Researchers are saying there are batteries intended to use for electric vehicles that are made out of fibers collected from plants, making the environmentally-friendly alternative to conventional combustion-based vehicles take another step forward.
Significantly, the researchers even claim that this plant-based battery even performs better compared to the conventional lithium-ion cells that are used in vehicles—both combustion and electric.
Notably, researchers are referring to use the often-discarded fibers from the hemp plant. Hemp or more popularly known as the Cannabis sativa plant is a strain of the same plant species that is grown specifically for the industrial uses of its derived products. It is one of the fastest-growing plants and was one of the first plants to be spun into usable fiber 10,000 years ago.

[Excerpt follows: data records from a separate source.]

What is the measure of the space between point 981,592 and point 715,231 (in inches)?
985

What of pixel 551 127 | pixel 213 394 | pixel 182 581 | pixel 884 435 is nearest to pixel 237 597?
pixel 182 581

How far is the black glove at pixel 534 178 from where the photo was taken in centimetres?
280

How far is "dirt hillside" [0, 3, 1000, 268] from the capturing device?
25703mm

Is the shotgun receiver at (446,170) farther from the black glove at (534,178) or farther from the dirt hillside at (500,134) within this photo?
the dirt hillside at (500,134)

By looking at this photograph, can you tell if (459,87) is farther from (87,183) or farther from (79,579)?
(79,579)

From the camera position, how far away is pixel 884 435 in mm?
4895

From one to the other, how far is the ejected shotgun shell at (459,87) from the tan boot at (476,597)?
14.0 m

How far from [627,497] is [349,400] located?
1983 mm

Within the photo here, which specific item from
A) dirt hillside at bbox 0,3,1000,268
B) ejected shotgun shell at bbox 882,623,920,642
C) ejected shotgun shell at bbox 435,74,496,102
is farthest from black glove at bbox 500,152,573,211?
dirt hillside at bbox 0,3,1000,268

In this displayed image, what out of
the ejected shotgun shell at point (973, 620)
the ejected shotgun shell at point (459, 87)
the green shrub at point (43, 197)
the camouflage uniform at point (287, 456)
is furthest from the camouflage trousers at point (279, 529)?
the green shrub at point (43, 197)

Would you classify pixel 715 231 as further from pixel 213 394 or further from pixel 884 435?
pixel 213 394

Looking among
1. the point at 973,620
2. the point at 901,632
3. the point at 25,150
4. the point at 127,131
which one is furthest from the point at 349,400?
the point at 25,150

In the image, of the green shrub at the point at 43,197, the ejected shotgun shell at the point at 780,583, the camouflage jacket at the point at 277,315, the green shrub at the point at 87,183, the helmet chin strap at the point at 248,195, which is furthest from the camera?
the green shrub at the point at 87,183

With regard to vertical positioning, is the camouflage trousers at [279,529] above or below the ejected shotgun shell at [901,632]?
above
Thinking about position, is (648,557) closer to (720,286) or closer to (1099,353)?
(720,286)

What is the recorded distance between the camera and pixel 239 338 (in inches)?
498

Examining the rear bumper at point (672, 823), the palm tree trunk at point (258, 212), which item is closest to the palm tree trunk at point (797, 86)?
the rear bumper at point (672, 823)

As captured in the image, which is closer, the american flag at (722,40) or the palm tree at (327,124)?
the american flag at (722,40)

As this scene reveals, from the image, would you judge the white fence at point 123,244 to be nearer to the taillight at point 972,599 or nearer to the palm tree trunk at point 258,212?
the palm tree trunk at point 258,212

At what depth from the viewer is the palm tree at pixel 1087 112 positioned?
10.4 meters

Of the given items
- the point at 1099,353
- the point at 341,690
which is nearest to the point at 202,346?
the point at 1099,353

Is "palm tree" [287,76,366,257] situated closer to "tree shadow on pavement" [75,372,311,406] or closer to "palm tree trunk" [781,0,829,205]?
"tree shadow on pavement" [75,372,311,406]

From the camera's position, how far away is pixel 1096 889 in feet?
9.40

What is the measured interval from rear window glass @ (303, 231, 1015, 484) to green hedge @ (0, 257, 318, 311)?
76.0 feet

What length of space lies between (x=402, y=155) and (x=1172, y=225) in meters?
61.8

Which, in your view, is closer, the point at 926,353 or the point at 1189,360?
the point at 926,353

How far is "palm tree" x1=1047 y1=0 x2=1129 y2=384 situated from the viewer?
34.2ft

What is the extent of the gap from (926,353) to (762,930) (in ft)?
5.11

However, in current uses of the hemp plant, since it’s legalization in some countries, industries often discard the fibers that are its by-product.
Robert Murray Smith, on the other hand, discovered that it could be repurposed rather than simply getting disposed.
In an experiment, Smith found that a Volts by Amps curve of both the hemp and lithium batteries and that the power underneath the hemp cell was a value of 31 while that of the lithium cell had a value of just 4.
He first showed off the experiment in his YouTube channel, which garnered quite a following. Although he does not claim that he has proven anything, he said that the results of his experiment showed that the performance of the hemp cell is “significantly better” than the lithium cell.
Similarly, scientists also conducted the experiment on ’shiv’ or hemp’s waste fibers in 2014. They published their findings in The Quarter Leaf issue 1.
In the article, they detailed that the hemp crops can be transformed into “ultrafast” supercapacitors that are “better than graphene”. Graphene is a synthetic carbon material lighter than foil yet bulletproof, but it is prohibitively expensive to make.
In an experiment, scientists “cooked” leftover fibers or the inner bark of the plant into carbon nanosheets in a process called hydrothermal synthesis, which produces these graphene-like supercapacitors.
Once the bark has been cooked, “you dissolve the lignin and the semicellulose, and it leaves these carbon nanosheets – a pseudo-graphene structure”. By fabricating these sheets into electrodes and adding an ionic liquid as the electrolyte, the team made supercapacitors which operate at a broad range of temperatures and from a high energy density.
In comparison to the expensive graphene, the hemp version isn’t just better, it costs one-thousandth of the price.
“People ask me: why hemp? I say, why not?” said David Mitlin of Clarkson University, New York, and an author of the study, told in an interview. “We’re making graphene-like materials for a thousandth of the price – and we’re doing it with waste.”
Notably, Miltin’s team argues that hemo-based batteries are better because unlike conventional batteries, they store large reservoirs of energy and drip-feed it slowly, supercapacitors can rapidly discharge their entire load.
Electric vehicles can benefit from this power because, in contrast to combustion vehicles, electric vehicles can pump power the moment you step on the gas. For instance, Tesla vehicles can reach 0 to 60 kmh in a matter of seconds because they don’t need to burn gas that produces similar power.
Furthermore, Miltin also advocates that plant-based energy can do more and be sourced from different plants.
”You can do really interesting things with bio-waste”. With banana peels, for example, “you can turn them into a dense block of carbon – we call it pseudo-graphite – and that’s great for sodium-ion batteries. But if you look at hemp fiber its structure is the opposite – it makes sheets with a high surface area – and that’s very conducive to supercapacitors.”
“They work down to 0C and display some of the best power-energy combinations reported in the literature for any carbon,” he adds. “For example, at a very high power density of 20 kW/kg (kilowatt per kilo) and temperatures of 20, 60, and 100C, the energy densities are 19, 34, and 40 Wh/kg (watt-hours per kilo) respectively.” Fully assembled, their energy density is 12 Wh/kg – which can be achieved at a charge time less than six seconds.
At the end of 2018, Texas-based electric motorcycle company Alternet announced that it was working with Mitlin to power motorbikes for its ReVolt Electric Motorbikes subsidiary.